* **Given problem 1**
Which cases does the opinion excerpt below cite with a full reporter citation?

In Harstad, this Court considered whether a summary judgment was appropriate in a defamation case involving the qualified privilege and held that the appropriate inquiry by the court when deciding whether to grant summary judgment is whether the plaintiff has presented "some evidence that would incline a reasonable person to believe" that the defendant knew he or she was "lying or making wholly unfounded statements without regard to their truth or falsity." Id.

Even if the unflattering statements made by Stilger were false, Flint is required to come forth with some evidence from which a reasonable person could conclude the words were written with malice. "[N]ot every erroneous statement is expressed with malice. As our highest court plainly stated, once a qualified privilege attaches, even false and defamatory statements will not give rise to a cause of action unless maliciously uttered. Id. (quoting Stewart v. Williams, 309 Ky. 706, 708, 218 S.W.2d 948, 950 (1949)).

Stilger's affidavit reflected the statements in the letter were made in good faith based upon communications between counsel and his clients for the purpose of responding to Flint's request that the Attorney General prosecute his clients. There is no evidence that Stilger acted maliciously or otherwise abused the qualified privilege afforded the statements.

Flint also alleges that the circuit court erred when it denied his motion to amend his complaint to add members of the Coach House Board of Directors who communicated with Stilger and when it did not compel Stilger to answer Interrogatory 18 and produce documents requested.

Kentucky Rules of Civil Procedure (CR) 15.01 "allows a party to amend a pleading once as a matter of course any time before a responsive pleading is filed. Thereafter, a party may amend his pleading only by leave of court or written consent of the adverse party." Bank One, Kentucky, N.A. v. Murphy, 52 S.W.3d 540, 548 (Ky. 2001). "[L]eave shall be freely given when justice so requires." CR 15.01. "Although amendments should be freely allowed, the trial court has wide discretion and may consider such factors as the failure to cure deficiencies by amendment or the futility of the amendment itself." First Nat. Bank of Cincinnati v. Hartman, 747 S.W.2d 614, 616 (Ky.App. 1988).

* **Given problem 2**
Which rows below contain the word "grassy" with matching case? Pick out each such row and copy it in full.

* **Input material**
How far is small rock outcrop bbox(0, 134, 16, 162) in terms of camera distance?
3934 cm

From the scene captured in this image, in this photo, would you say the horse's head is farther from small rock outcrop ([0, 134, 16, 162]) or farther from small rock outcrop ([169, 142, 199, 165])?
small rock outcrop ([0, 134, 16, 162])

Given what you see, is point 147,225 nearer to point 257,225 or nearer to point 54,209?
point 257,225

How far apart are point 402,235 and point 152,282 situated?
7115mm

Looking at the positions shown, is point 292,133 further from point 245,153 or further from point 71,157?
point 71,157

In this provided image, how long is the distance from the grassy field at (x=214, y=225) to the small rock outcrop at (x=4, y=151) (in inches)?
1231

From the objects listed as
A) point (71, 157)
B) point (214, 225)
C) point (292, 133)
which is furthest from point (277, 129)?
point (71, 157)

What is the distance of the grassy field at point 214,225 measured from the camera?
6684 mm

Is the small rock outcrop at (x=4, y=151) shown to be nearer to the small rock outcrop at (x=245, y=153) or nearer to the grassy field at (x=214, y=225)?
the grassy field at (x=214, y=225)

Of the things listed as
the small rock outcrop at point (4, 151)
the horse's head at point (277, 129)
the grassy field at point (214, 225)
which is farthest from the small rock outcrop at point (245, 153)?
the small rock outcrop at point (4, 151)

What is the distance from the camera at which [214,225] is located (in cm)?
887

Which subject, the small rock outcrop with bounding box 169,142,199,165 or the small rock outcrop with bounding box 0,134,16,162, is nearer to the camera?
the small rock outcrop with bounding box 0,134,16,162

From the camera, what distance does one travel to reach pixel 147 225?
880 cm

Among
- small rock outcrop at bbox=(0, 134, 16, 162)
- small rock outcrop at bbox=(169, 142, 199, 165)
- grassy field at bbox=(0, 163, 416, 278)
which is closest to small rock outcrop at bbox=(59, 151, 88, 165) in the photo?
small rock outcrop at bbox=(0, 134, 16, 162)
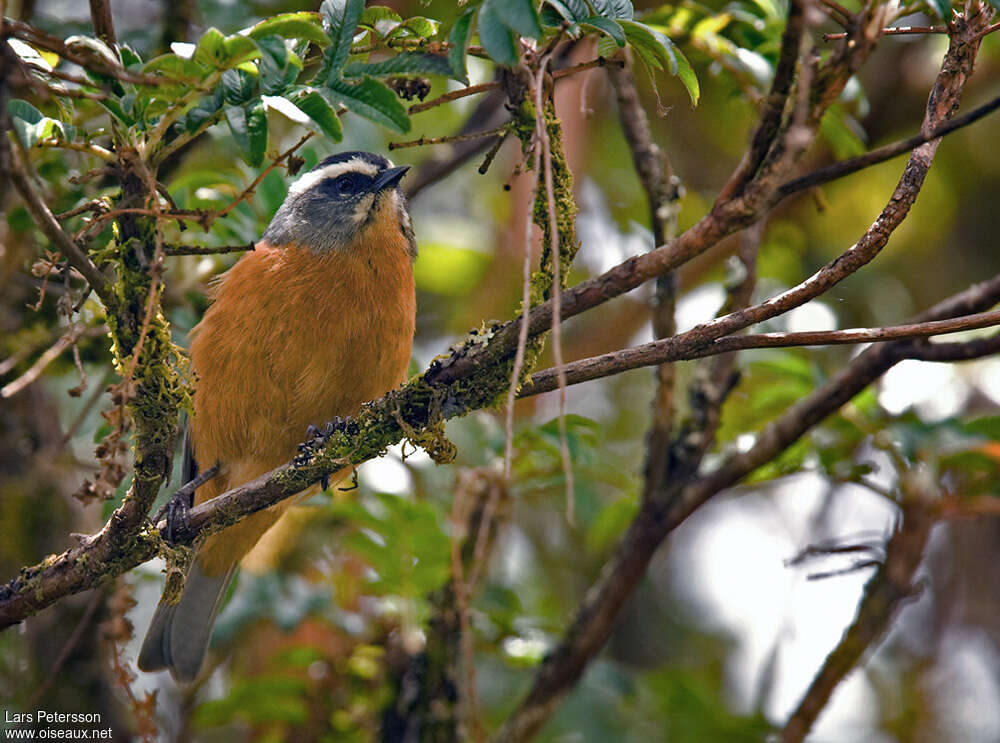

* **Full response 1**
- Stewart v. Williams, 309 Ky. 706, 708, 218 S.W.2d 948, 950 (1949)
- Bank One, Kentucky, N.A. v. Murphy, 52 S.W.3d 540, 548 (Ky. 2001)
- First Nat. Bank of Cincinnati v. Hartman, 747 S.W.2d 614, 616 (Ky.App. 1988)

* **Full response 2**
In this provided image, how long is the distance from the grassy field at (x=214, y=225) to the small rock outcrop at (x=4, y=151) (in inches)?
What is the distance of the grassy field at point 214,225 measured from the camera?
Is the small rock outcrop at (x=4, y=151) shown to be nearer to the small rock outcrop at (x=245, y=153) or nearer to the grassy field at (x=214, y=225)?
the grassy field at (x=214, y=225)
the grassy field at point (214, 225)
- grassy field at bbox=(0, 163, 416, 278)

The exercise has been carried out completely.